-- START --

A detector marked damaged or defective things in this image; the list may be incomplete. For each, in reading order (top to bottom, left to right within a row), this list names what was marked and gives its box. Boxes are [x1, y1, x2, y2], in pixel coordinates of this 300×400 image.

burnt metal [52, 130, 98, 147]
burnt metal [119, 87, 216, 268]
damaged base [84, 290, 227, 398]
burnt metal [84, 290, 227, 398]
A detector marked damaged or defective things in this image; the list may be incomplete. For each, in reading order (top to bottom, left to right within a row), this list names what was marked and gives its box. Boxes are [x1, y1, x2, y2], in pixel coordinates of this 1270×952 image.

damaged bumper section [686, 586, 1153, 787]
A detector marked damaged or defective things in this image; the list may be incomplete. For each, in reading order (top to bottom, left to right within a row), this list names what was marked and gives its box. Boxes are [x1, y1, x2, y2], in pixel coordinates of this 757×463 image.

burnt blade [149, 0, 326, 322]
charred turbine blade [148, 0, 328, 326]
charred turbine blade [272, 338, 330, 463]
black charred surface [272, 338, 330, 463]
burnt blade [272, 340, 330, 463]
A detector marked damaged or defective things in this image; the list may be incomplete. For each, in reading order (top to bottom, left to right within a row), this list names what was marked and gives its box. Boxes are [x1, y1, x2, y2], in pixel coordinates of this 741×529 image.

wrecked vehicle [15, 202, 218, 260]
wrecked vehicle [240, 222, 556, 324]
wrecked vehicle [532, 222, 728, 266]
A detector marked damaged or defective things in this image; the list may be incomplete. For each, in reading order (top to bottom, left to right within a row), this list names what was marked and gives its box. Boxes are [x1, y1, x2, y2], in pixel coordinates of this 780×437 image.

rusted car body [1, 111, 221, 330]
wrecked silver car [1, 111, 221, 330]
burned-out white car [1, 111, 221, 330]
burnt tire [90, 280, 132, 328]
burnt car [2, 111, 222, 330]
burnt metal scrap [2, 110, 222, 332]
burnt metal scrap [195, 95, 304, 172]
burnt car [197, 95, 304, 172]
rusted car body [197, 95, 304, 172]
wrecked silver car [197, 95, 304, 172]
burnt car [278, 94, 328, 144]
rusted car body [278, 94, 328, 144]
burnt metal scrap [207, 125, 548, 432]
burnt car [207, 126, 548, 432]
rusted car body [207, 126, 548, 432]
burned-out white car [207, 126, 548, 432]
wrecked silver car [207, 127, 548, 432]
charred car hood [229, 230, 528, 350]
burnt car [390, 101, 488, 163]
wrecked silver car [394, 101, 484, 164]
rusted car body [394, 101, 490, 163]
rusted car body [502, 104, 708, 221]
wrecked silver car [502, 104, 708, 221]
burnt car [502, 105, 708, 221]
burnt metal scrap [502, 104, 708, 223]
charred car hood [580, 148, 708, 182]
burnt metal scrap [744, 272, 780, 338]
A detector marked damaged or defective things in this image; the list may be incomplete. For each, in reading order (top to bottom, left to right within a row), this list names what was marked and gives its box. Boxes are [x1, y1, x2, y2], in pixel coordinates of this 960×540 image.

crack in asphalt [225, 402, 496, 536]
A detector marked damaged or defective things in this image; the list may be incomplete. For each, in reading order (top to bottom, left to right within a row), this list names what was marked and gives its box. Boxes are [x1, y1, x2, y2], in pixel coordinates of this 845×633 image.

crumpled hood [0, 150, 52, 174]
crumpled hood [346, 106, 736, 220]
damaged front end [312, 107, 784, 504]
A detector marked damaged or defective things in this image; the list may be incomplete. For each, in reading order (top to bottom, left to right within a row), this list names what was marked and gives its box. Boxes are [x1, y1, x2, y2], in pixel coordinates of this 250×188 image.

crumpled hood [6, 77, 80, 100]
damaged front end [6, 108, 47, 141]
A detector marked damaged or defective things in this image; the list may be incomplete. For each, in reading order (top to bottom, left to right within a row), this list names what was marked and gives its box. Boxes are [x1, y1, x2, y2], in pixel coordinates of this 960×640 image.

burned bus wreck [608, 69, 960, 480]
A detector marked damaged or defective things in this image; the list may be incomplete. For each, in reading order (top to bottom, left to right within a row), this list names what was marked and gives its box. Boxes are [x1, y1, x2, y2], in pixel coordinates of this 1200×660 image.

-- END --

To do: Can you switch "detector" to "classifier" throughout the rows above, leaving every other word unchanged?

Response to this task:
A classifier marked damaged or defective things in this image; the list may be incomplete. For each, in reading order (top to bottom, left to right within a row), this list names what was marked and gives its box. Boxes are [x1, y1, x2, y2], in pixel coordinates of this 300×400 image.

burnt metal [52, 130, 98, 147]
burnt metal [119, 87, 216, 268]
damaged base [84, 290, 227, 398]
burnt metal [84, 290, 227, 398]
A classifier marked damaged or defective things in this image; the list may be incomplete. For each, in reading order (top to bottom, left to right within a row), this list names what was marked and gives its box. Boxes are [x1, y1, x2, y2], in pixel coordinates of this 1270×952 image.

damaged bumper section [686, 586, 1153, 787]
A classifier marked damaged or defective things in this image; the list may be incomplete. For each, in reading order (top to bottom, left to right within a row), this list names what was marked and gives its box. Boxes are [x1, y1, x2, y2], in pixel coordinates of this 757×463 image.

burnt blade [149, 0, 326, 322]
charred turbine blade [148, 0, 328, 326]
charred turbine blade [272, 338, 330, 463]
black charred surface [272, 338, 330, 463]
burnt blade [272, 340, 330, 463]
A classifier marked damaged or defective things in this image; the list may be incomplete. For each, in reading order (top to bottom, left to right within a row), this list names what was marked and gives its box. Boxes are [x1, y1, x2, y2], in pixel coordinates of this 741×529 image.

wrecked vehicle [15, 202, 218, 260]
wrecked vehicle [240, 222, 556, 324]
wrecked vehicle [532, 222, 728, 266]
A classifier marked damaged or defective things in this image; the list may be incomplete. For each, in reading order (top to bottom, left to right within a row), this list names what was marked and gives its box. Boxes are [x1, y1, x2, y2], in pixel coordinates of this 780×437 image.

rusted car body [1, 111, 221, 330]
wrecked silver car [1, 111, 221, 330]
burned-out white car [1, 111, 221, 330]
burnt tire [90, 280, 132, 328]
burnt car [2, 111, 222, 330]
burnt metal scrap [2, 110, 222, 332]
burnt metal scrap [195, 95, 304, 172]
burnt car [197, 95, 304, 172]
rusted car body [197, 95, 304, 172]
wrecked silver car [197, 95, 304, 172]
burnt car [278, 94, 328, 144]
rusted car body [278, 94, 328, 144]
burnt metal scrap [207, 125, 548, 432]
burnt car [207, 126, 548, 432]
rusted car body [207, 126, 548, 432]
burned-out white car [207, 126, 548, 432]
wrecked silver car [207, 127, 548, 432]
charred car hood [229, 230, 528, 350]
burnt car [390, 101, 488, 163]
wrecked silver car [394, 101, 484, 164]
rusted car body [394, 101, 490, 163]
rusted car body [502, 104, 708, 221]
wrecked silver car [502, 104, 708, 221]
burnt car [502, 105, 708, 221]
burnt metal scrap [502, 104, 708, 223]
charred car hood [580, 148, 708, 182]
burnt metal scrap [744, 272, 780, 338]
A classifier marked damaged or defective things in this image; the list may be incomplete. For each, in reading order (top to bottom, left to right within a row), this list names what was marked and gives its box. Boxes are [x1, y1, x2, y2], in pixel coordinates of this 960×540 image.

crack in asphalt [225, 402, 496, 536]
A classifier marked damaged or defective things in this image; the list may be incomplete. For each, in reading order (top to bottom, left to right within a row), this list names what was marked and gives its box. Boxes are [x1, y1, x2, y2], in pixel coordinates of this 845×633 image.

crumpled hood [0, 150, 52, 174]
crumpled hood [346, 106, 736, 220]
damaged front end [312, 107, 784, 504]
A classifier marked damaged or defective things in this image; the list may be incomplete. For each, in reading order (top to bottom, left to right within a row), this list names what was marked and gives its box. Boxes are [x1, y1, x2, y2], in pixel coordinates of this 250×188 image.

crumpled hood [6, 77, 80, 100]
damaged front end [6, 108, 47, 141]
A classifier marked damaged or defective things in this image; the list may be incomplete. For each, in reading order (top to bottom, left to right within a row), this list names what was marked and gives its box. Boxes are [x1, y1, x2, y2], in pixel coordinates of this 960×640 image.

burned bus wreck [608, 69, 960, 480]
A classifier marked damaged or defective things in this image; the list may be incomplete. For each, in reading order (top to bottom, left to right within a row), this list names what was marked and gives its box. Boxes are [x1, y1, x2, y2], in pixel coordinates of this 1200×660 image.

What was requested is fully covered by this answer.